Blog

Role Optimization In Opsview Monitor 5.2

tvoon's picture

Background

One of the ways Opsview is better than Nagios is by having roles. This allows administrators to group users together to give them the same access to only the hosts and services that they are interested in.

We've been using the NDO Utils software to insert data into our live-up-to-the-second database, which we call Runtime. We have customized this code to work better with Opsview. For example, we changed from using the file2db command to our own database importer back in Opsview 4.2, which gave us a 50% improvement at that time and the flexibility to make future changes. But the schema that comes out of the box for NDO Utils is not optimized for querying, so we developed helper tables to hold the most common lookups, allowing simpler joins for our developers to get the information they want from Runtime.

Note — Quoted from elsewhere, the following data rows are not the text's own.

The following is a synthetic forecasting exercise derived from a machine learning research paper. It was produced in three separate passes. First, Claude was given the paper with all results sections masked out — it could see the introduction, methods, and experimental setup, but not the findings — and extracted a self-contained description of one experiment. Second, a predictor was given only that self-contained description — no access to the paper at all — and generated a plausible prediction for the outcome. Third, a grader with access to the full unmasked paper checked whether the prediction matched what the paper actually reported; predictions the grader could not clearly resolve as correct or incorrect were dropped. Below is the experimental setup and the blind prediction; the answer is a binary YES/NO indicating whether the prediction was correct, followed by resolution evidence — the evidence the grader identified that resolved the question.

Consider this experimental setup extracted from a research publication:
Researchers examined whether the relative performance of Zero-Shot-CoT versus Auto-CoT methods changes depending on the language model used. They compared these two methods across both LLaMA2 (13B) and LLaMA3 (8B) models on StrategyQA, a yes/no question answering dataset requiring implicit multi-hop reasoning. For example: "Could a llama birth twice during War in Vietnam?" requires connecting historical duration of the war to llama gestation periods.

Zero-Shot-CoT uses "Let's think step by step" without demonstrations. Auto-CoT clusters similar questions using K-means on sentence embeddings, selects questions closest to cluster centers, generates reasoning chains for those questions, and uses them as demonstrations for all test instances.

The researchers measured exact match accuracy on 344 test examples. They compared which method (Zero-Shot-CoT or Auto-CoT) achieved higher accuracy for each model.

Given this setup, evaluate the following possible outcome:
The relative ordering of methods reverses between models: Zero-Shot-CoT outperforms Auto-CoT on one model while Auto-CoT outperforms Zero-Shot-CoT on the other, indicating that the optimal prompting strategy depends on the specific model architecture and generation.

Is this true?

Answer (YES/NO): YES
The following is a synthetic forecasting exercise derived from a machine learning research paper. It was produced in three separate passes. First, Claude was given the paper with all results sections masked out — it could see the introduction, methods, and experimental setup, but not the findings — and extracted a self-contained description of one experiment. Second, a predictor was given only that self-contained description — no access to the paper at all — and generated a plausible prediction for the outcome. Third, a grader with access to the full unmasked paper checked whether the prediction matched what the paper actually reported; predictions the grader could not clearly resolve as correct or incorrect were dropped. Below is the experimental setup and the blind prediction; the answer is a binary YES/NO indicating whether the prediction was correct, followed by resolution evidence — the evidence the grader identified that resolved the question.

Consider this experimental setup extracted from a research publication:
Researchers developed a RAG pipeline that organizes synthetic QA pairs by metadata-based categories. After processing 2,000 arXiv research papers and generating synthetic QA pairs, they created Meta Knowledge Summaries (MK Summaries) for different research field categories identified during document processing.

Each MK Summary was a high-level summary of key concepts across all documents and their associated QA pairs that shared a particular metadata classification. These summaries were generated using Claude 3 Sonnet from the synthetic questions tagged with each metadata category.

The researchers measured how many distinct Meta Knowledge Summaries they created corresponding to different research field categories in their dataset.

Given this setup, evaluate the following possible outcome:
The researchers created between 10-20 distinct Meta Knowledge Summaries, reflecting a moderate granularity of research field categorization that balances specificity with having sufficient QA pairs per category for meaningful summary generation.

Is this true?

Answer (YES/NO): YES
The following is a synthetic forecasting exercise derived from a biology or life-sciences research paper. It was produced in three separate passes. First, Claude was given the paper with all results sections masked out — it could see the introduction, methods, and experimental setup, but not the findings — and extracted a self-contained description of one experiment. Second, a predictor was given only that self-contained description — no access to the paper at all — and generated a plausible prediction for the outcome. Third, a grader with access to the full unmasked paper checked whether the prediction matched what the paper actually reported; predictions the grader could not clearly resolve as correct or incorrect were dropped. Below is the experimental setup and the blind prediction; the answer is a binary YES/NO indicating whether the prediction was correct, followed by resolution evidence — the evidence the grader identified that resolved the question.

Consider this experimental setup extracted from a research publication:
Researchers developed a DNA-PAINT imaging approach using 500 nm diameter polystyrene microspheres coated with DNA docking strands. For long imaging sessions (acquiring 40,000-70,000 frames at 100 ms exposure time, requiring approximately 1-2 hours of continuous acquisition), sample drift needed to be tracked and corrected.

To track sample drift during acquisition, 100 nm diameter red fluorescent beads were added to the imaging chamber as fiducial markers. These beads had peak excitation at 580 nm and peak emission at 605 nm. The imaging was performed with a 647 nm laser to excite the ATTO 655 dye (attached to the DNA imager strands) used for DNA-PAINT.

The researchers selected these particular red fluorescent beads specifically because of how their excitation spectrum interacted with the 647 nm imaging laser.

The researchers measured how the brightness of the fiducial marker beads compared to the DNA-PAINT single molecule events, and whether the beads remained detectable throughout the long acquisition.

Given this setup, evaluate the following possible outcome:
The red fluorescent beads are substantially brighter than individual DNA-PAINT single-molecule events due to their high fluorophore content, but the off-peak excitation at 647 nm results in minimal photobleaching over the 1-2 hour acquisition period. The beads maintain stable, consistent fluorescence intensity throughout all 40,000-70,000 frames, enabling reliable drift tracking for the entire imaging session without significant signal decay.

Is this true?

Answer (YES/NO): NO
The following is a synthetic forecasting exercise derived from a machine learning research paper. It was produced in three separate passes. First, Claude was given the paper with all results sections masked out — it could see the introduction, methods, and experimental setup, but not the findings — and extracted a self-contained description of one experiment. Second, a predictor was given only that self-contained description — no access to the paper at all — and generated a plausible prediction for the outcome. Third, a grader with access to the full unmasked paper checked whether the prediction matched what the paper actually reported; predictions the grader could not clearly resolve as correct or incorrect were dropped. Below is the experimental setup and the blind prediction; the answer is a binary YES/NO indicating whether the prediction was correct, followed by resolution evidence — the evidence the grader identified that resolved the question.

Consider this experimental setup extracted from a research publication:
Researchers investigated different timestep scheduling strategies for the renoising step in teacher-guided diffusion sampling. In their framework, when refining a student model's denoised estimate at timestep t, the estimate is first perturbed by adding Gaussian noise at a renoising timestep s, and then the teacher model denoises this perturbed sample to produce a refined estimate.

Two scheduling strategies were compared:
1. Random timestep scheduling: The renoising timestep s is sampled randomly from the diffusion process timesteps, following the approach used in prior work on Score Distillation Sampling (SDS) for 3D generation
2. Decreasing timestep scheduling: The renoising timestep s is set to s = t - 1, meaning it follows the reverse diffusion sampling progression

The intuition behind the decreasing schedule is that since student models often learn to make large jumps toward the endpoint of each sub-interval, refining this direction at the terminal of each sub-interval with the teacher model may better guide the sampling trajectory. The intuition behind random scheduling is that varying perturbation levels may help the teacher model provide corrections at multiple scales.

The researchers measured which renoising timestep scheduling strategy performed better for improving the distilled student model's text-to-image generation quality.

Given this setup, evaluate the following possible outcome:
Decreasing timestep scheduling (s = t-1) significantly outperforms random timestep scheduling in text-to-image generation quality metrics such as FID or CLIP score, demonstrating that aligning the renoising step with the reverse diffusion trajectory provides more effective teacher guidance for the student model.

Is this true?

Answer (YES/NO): YES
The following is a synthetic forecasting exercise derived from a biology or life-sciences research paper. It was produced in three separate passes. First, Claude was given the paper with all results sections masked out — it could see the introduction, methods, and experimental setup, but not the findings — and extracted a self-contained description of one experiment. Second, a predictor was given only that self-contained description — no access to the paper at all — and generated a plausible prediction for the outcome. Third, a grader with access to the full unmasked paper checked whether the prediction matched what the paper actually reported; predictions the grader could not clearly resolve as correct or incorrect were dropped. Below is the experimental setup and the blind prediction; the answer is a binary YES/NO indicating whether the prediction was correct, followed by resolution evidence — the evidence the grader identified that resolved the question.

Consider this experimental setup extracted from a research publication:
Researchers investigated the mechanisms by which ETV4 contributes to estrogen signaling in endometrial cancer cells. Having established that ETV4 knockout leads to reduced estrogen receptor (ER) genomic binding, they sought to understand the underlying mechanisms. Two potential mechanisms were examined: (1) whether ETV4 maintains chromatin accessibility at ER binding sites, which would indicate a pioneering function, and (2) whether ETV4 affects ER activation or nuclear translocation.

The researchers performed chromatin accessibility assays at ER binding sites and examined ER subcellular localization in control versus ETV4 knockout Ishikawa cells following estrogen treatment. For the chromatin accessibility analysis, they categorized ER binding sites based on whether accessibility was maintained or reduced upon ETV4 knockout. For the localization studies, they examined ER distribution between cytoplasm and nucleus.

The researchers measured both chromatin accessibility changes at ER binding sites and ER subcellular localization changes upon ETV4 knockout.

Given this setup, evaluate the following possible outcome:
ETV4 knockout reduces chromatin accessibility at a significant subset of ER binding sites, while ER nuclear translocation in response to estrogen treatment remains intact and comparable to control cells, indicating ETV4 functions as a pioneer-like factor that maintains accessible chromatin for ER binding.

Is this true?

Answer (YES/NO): NO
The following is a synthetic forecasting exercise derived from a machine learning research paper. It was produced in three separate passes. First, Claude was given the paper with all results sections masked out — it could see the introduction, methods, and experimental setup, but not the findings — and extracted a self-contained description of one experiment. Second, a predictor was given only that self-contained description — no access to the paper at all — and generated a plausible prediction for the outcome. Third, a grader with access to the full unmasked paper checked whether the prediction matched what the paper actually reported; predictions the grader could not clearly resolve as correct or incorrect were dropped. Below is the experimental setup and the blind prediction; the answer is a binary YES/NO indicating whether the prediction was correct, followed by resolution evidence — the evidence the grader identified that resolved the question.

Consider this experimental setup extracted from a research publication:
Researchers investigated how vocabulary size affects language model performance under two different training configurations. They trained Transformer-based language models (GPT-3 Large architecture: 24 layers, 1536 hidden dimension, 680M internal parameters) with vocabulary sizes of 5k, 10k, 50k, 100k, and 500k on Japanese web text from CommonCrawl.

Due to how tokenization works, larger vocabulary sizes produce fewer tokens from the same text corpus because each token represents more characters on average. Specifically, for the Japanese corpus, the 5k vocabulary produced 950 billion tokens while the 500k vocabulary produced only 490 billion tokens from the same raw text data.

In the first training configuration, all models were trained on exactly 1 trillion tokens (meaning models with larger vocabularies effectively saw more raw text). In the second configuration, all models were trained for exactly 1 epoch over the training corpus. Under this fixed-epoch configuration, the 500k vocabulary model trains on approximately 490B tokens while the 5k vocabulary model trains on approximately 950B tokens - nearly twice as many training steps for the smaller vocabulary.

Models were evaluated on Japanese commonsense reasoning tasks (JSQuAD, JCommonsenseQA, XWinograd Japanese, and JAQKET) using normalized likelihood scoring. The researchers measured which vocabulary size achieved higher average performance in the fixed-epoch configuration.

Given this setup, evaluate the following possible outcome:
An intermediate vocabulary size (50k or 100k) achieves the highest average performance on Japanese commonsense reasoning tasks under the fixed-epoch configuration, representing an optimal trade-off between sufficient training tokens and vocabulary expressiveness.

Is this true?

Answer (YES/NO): NO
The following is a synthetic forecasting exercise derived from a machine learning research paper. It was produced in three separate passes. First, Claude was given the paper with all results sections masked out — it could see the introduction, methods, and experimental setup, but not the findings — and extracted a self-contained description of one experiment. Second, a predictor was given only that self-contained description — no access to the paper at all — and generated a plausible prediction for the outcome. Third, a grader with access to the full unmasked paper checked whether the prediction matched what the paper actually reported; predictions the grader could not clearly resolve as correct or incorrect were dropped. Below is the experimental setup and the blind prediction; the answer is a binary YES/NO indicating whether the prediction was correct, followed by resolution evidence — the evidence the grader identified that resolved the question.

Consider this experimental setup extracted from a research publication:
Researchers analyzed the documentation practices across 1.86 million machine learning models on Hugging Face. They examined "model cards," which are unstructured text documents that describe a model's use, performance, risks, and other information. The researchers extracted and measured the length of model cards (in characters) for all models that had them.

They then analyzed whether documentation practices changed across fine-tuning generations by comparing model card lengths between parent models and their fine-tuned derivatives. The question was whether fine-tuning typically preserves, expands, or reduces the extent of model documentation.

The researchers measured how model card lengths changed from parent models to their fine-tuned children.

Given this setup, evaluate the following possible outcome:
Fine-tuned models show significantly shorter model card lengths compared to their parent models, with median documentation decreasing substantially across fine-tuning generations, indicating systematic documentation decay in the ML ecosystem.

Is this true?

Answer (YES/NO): YES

The helper tables are created after the Opsview reload has finished and Nagios sends a large import file. We measure this time as the "post-reload time".

When we started analyzing some of our customer systems, we found the biggest helper table was opsview_contact_objects. For some of our customers, this was a multi-million row table!

We couldn't just get rid of the table. This table links each user to each object and is fundamental to providing our access control. It is used by all our REST API calls to ensure that users can only see the objects they are allowed to.

But we had a cunning plan - what about moving it to the role level?

So we started designing for a new table, naturally called opsview_role_objects. We estimated this would give us a ten-fold reduction in the amount of data required in this data.

Plan

There were various techniques we wanted to use when we embarked on this project:

Removing unnecessary tables and columns

We had some redundant tables in Runtime. For example, historically, we had two tables, opsview_contact_host and opsview_contact_services, which were amalgamated to create a larger opsview_contact_objects, but some older code was still referencing the other two tables. We would clean up code to only use the single table in the future.

Also, the base NDO Utils schema includes a lot of tables and columns of data that are stored, but Opsview doesn't use them. In the front end, we work on the principle of keeping it simple, so we started to aggressively remove data we no longer needed.

Reducing data sent from Nagios

With this in mind, we planned on changing Nagios to only send the required information. It turns out that some data was being sent twice - once at the start of a process and once at the end - so we simplified these.

Since we use files as the interface between Nagios and our database writer, this would reduce the amount of I/O required for normal operation - the post-reload import file is always particularly large.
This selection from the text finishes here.